Exercise instructions: Type out every line of the data again, exactly.
** Material for this task follows **
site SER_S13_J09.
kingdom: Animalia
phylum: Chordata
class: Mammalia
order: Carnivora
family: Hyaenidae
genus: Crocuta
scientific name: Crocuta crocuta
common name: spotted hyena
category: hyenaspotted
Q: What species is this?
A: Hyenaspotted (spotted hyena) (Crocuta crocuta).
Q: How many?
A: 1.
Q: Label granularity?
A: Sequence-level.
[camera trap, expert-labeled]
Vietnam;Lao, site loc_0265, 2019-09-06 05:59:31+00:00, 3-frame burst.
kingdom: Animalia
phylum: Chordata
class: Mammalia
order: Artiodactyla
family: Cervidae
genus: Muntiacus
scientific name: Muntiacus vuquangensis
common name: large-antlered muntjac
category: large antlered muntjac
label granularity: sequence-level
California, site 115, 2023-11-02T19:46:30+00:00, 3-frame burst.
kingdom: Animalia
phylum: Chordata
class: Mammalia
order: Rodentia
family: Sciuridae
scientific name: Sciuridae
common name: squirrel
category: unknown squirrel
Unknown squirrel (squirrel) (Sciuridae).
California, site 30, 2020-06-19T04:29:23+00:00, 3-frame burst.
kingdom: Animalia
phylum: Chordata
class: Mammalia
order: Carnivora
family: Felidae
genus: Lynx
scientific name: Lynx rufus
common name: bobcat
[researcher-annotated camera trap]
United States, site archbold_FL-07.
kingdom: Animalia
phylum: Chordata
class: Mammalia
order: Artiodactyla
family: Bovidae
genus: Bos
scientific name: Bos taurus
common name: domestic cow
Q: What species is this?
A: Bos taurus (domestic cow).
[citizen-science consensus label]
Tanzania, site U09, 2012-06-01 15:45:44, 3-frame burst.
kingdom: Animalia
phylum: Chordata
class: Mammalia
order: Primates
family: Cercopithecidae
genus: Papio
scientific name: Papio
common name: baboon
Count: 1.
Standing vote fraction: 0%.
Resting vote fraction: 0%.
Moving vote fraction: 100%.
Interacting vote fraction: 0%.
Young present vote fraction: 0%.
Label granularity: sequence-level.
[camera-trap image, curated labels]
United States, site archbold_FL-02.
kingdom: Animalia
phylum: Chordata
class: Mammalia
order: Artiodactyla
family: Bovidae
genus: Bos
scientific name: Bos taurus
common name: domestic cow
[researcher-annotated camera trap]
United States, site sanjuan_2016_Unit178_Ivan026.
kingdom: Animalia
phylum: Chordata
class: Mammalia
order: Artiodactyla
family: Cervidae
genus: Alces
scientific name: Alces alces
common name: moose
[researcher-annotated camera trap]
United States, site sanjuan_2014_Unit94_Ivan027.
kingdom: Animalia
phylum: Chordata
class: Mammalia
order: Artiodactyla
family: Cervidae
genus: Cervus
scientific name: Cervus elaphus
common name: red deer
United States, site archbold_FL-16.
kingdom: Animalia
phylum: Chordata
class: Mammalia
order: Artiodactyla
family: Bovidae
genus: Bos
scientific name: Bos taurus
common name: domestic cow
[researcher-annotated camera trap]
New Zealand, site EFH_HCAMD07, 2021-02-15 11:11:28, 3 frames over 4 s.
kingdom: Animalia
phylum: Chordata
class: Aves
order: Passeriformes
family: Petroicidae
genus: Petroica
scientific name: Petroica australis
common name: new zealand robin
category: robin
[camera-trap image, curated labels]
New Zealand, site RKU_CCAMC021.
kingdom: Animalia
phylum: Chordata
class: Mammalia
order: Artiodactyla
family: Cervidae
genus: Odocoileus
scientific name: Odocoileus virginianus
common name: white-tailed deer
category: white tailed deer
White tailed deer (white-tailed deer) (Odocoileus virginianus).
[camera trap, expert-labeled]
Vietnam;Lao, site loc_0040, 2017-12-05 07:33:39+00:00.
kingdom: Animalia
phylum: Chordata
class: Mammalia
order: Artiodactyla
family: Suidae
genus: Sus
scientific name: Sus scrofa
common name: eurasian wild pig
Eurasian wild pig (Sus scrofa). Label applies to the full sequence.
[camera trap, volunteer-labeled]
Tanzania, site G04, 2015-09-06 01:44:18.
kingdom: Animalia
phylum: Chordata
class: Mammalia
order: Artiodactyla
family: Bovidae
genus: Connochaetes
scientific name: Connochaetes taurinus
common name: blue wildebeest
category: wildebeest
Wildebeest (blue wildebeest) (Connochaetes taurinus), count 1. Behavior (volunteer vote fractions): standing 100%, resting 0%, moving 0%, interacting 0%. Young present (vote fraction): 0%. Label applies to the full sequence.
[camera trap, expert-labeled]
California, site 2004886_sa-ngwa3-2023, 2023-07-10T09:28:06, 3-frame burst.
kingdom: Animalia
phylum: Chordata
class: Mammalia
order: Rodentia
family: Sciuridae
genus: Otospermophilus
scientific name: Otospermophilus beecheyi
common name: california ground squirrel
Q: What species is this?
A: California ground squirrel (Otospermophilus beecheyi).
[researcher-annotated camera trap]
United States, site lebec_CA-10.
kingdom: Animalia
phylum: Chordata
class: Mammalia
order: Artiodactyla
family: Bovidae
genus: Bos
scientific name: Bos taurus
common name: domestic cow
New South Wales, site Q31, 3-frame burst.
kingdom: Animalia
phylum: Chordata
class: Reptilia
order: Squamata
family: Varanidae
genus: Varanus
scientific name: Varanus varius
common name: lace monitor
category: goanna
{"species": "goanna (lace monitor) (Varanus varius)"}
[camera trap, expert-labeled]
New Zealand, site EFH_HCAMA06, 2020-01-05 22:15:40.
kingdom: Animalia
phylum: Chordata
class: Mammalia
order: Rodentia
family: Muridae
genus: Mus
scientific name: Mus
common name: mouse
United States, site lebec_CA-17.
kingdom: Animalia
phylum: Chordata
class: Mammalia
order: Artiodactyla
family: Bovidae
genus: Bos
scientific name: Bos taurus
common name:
** End of Material for this task **
Answer to the problem:
site SER_S13_J09.
kingdom: Animalia
phylum: Chordata
class: Mammalia
order: Carnivora
family: Hyaenidae
genus: Crocuta
scientific name: Crocuta crocuta
common name: spotted hyena
category: hyenaspotted
Q: What species is this?
A: Hyenaspotted (spotted hyena) (Crocuta crocuta).
Q: How many?
A: 1.
Q: Label granularity?
A: Sequence-level.
[camera trap, expert-labeled]
Vietnam;Lao, site loc_0265, 2019-09-06 05:59:31+00:00, 3-frame burst.
kingdom: Animalia
phylum: Chordata
class: Mammalia
order: Artiodactyla
family: Cervidae
genus: Muntiacus
scientific name: Muntiacus vuquangensis
common name: large-antlered muntjac
category: large antlered muntjac
label granularity: sequence-level
California, site 115, 2023-11-02T19:46:30+00:00, 3-frame burst.
kingdom: Animalia
phylum: Chordata
class: Mammalia
order: Rodentia
family: Sciuridae
scientific name: Sciuridae
common name: squirrel
category: unknown squirrel
Unknown squirrel (squirrel) (Sciuridae).
California, site 30, 2020-06-19T04:29:23+00:00, 3-frame burst.
kingdom: Animalia
phylum: Chordata
class: Mammalia
order: Carnivora
family: Felidae
genus: Lynx
scientific name: Lynx rufus
common name: bobcat
[researcher-annotated camera trap]
United States, site archbold_FL-07.
kingdom: Animalia
phylum: Chordata
class: Mammalia
order: Artiodactyla
family: Bovidae
genus: Bos
scientific name: Bos taurus
common name: domestic cow
Q: What species is this?
A: Bos taurus (domestic cow).
[citizen-science consensus label]
Tanzania, site U09, 2012-06-01 15:45:44, 3-frame burst.
kingdom: Animalia
phylum: Chordata
class: Mammalia
order: Primates
family: Cercopithecidae
genus: Papio
scientific name: Papio
common name: baboon
Count: 1.
Standing vote fraction: 0%.
Resting vote fraction: 0%.
Moving vote fraction: 100%.
Interacting vote fraction: 0%.
Young present vote fraction: 0%.
Label granularity: sequence-level.
[camera-trap image, curated labels]
United States, site archbold_FL-02.
kingdom: Animalia
phylum: Chordata
class: Mammalia
order: Artiodactyla
family: Bovidae
genus: Bos
scientific name: Bos taurus
common name: domestic cow
[researcher-annotated camera trap]
United States, site sanjuan_2016_Unit178_Ivan026.
kingdom: Animalia
phylum: Chordata
class: Mammalia
order: Artiodactyla
family: Cervidae
genus: Alces
scientific name: Alces alces
common name: moose
[researcher-annotated camera trap]
United States, site sanjuan_2014_Unit94_Ivan027.
kingdom: Animalia
phylum: Chordata
class: Mammalia
order: Artiodactyla
family: Cervidae
genus: Cervus
scientific name: Cervus elaphus
common name: red deer
United States, site archbold_FL-16.
kingdom: Animalia
phylum: Chordata
class: Mammalia
order: Artiodactyla
family: Bovidae
genus: Bos
scientific name: Bos taurus
common name: domestic cow
[researcher-annotated camera trap]
New Zealand, site EFH_HCAMD07, 2021-02-15 11:11:28, 3 frames over 4 s.
kingdom: Animalia
phylum: Chordata
class: Aves
order: Passeriformes
family: Petroicidae
genus: Petroica
scientific name: Petroica australis
common name: new zealand robin
category: robin
[camera-trap image, curated labels]
New Zealand, site RKU_CCAMC021.
kingdom: Animalia
phylum: Chordata
class: Mammalia
order: Artiodactyla
family: Cervidae
genus: Odocoileus
scientific name: Odocoileus virginianus
common name: white-tailed deer
category: white tailed deer
White tailed deer (white-tailed deer) (Odocoileus virginianus).
[camera trap, expert-labeled]
Vietnam;Lao, site loc_0040, 2017-12-05 07:33:39+00:00.
kingdom: Animalia
phylum: Chordata
class: Mammalia
order: Artiodactyla
family: Suidae
genus: Sus
scientific name: Sus scrofa
common name: eurasian wild pig
Eurasian wild pig (Sus scrofa). Label applies to the full sequence.
[camera trap, volunteer-labeled]
Tanzania, site G04, 2015-09-06 01:44:18.
kingdom: Animalia
phylum: Chordata
class: Mammalia
order: Artiodactyla
family: Bovidae
genus: Connochaetes
scientific name: Connochaetes taurinus
common name: blue wildebeest
category: wildebeest
Wildebeest (blue wildebeest) (Connochaetes taurinus), count 1. Behavior (volunteer vote fractions): standing 100%, resting 0%, moving 0%, interacting 0%. Young present (vote fraction): 0%. Label applies to the full sequence.
[camera trap, expert-labeled]
California, site 2004886_sa-ngwa3-2023, 2023-07-10T09:28:06, 3-frame burst.
kingdom: Animalia
phylum: Chordata
class: Mammalia
order: Rodentia
family: Sciuridae
genus: Otospermophilus
scientific name: Otospermophilus beecheyi
common name: california ground squirrel
Q: What species is this?
A: California ground squirrel (Otospermophilus beecheyi).
[researcher-annotated camera trap]
United States, site lebec_CA-10.
kingdom: Animalia
phylum: Chordata
class: Mammalia
order: Artiodactyla
family: Bovidae
genus: Bos
scientific name: Bos taurus
common name: domestic cow
New South Wales, site Q31, 3-frame burst.
kingdom: Animalia
phylum: Chordata
class: Reptilia
order: Squamata
family: Varanidae
genus: Varanus
scientific name: Varanus varius
common name: lace monitor
category: goanna
{"species": "goanna (lace monitor) (Varanus varius)"}
[camera trap, expert-labeled]
New Zealand, site EFH_HCAMA06, 2020-01-05 22:15:40.
kingdom: Animalia
phylum: Chordata
class: Mammalia
order: Rodentia
family: Muridae
genus: Mus
scientific name: Mus
common name: mouse
United States, site lebec_CA-17.
kingdom: Animalia
phylum: Chordata
class: Mammalia
order: Artiodactyla
family: Bovidae
genus: Bos
scientific name: Bos taurus
common name:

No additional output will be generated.